Stallworth argues that the “official government document” in this case is the
fax cover letter and the letter that he sent to the criminal court along with the
complainant’s affidavit recanting the allegations against Stallworth. We first note
that reliance upon an official government document in the absence of a formal
exoneration was not the standard adopted by a majority of the Texas Supreme Court
in Peeler, and therefore it is not the standard that we apply in this case. Peeler
requires a plaintiff to demonstrate that he has been “exonerated on direct appeal,
through post-conviction relief, or otherwise” to negate the sole proximate cause bar
on a legal malpractice claim. Id. at 498 (plurality opinion). Stallworth’s pleadings
12
demonstrate that he has not been exonerated for the underlying offense. Second, the
documents that Stallworth attempts to rely on to show his innocence are (1) a cover
letter showing that he successfully faxed a document to the criminal court; (2) a letter
from Stallworth to the criminal court in which he explains that he faxed the
complainant’s affidavit; and (3) the complainant’s affidavit.
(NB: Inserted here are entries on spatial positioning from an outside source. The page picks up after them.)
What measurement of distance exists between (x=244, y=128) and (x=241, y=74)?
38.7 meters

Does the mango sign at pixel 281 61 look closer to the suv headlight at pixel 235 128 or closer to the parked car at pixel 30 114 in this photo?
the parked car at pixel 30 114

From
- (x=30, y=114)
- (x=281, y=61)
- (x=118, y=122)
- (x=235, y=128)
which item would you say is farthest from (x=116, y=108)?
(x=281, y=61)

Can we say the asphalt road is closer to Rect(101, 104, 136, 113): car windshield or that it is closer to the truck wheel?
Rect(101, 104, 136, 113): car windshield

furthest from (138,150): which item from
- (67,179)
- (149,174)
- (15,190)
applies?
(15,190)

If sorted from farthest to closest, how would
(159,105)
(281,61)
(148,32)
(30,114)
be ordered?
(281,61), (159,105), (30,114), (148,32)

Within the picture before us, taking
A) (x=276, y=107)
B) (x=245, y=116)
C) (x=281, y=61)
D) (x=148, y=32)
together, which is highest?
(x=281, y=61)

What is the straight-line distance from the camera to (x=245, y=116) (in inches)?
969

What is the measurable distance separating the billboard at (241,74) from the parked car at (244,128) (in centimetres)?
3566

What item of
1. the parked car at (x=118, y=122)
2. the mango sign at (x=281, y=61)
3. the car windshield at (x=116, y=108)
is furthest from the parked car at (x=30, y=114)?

These documents were
all generated by Stallworth or the complainant, not by the criminal court. None of
these documents are “official government” documents of the type contemplated by
Chief Justice Phillips’s dissent in Peeler.
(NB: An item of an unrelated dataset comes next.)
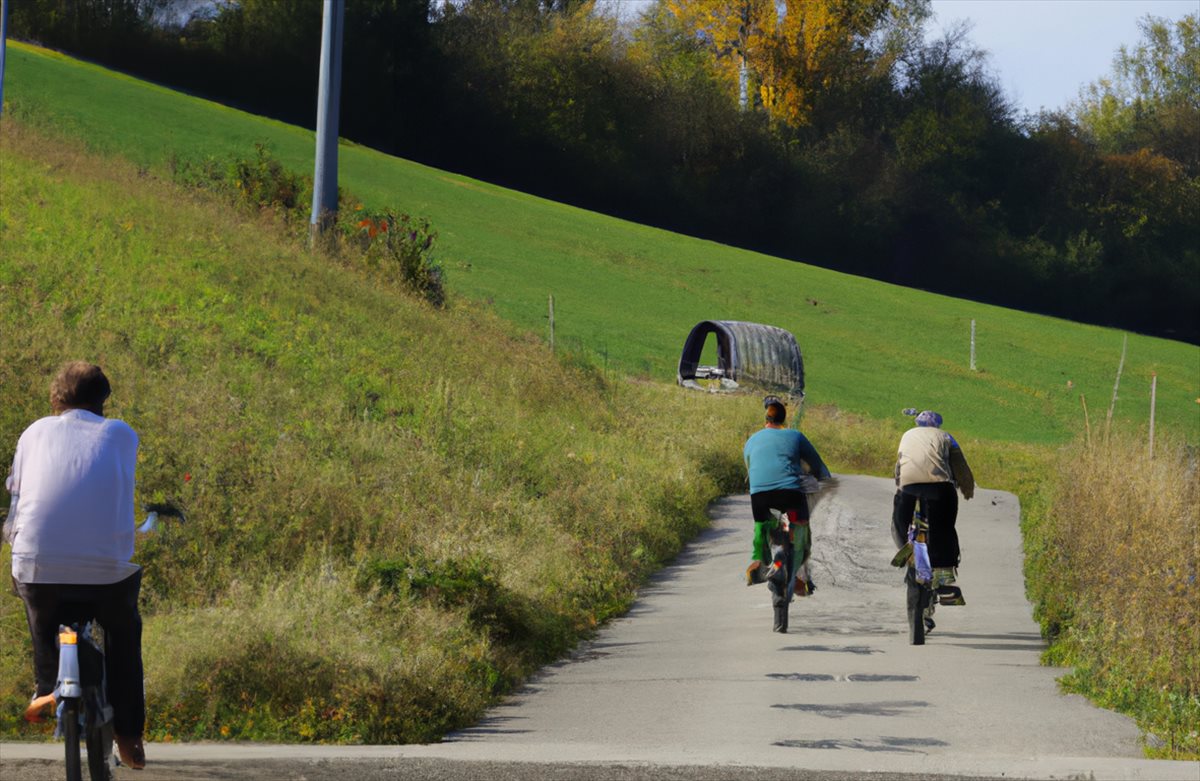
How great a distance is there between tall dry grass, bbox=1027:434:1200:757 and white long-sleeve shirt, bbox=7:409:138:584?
567 centimetres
The Texas Supreme Court has not revisited the substance of its holding in
Peeler. The Fourteenth Court of Appeals has stated that it applies an “expansive
interpretation of the doctrine articulated in Peeler,” noting that it has applied Peeler
to claims of legal malpractice, breach of contract, breach of fiduciary duty, and
requests for fee forfeiture. Wooley, 447 S.W.3d at 77–78; Futch, 435 S.W.3d at 391
(noting that court had previously held that “the Peeler doctrine applies to claims
based on allegedly actionable conduct connected with the conviction”). In Wooley,
the Fourteenth Court applied Peeler in the context of reviewing a Rule 91a dismissal
order and held that because Wooley’s causes of actions were “barred as a matter of
law under this court’s expansive interpretation of the Peeler doctrine,” the causes of
action had no basis in law or fact, and the trial court did not err in granting the Rule
91a motion to dismiss. 447 S.W.3d at 78.
13
Here, the criminal court appointed Ayers to defend Stallworth against an
assault charge. Stallworth was convicted of this offense and received a prison
sentence. Stallworth’s original petition and his amended petition indicated that he
was incarcerated at the time of filing both petitions.5 In his amended petition, filed
after Ayers moved to dismiss the case pursuant to Rule 91a, Stallworth
acknowledged that he had not been exonerated, stating, “Plaintiff claims that he does
have the right to sue the defendant for the claims stated above [breach of contract,
breach of fiduciary duty, gross negligence, and DTPA violations] even if he is not
exonerated.” Because Stallworth has not been exonerated for the underlying
offense—whether on direct appeal, by habeas corpus relief, or otherwise—his
criminal conduct is the cause in fact of his conviction, and his claims against Ayers
are barred as a matter of law under Peeler. See 909 S.W.2d at 498; Wooley, 447
S.W.3d at 78. As a result, Stallworth’s claims against Ayers have no basis in law.
See TEX. R. CIV. P. 91a.1; Wooley, 447 S.W.3d at 78. We therefore hold that the
trial court did not err in granting Ayers’ motion to dismiss and dismissing
Stallworth’s claims.
We overrule Stallworth’s first and second issues.
5
In his reply brief, Stallworth informed this Court that he has been released from
confinement for the underlying offense.
14
Conclusion
We affirm the judgment of the trial court.
Evelyn V. Keyes
Justice
Panel consists of Justices Keyes, Higley, and Lloyd.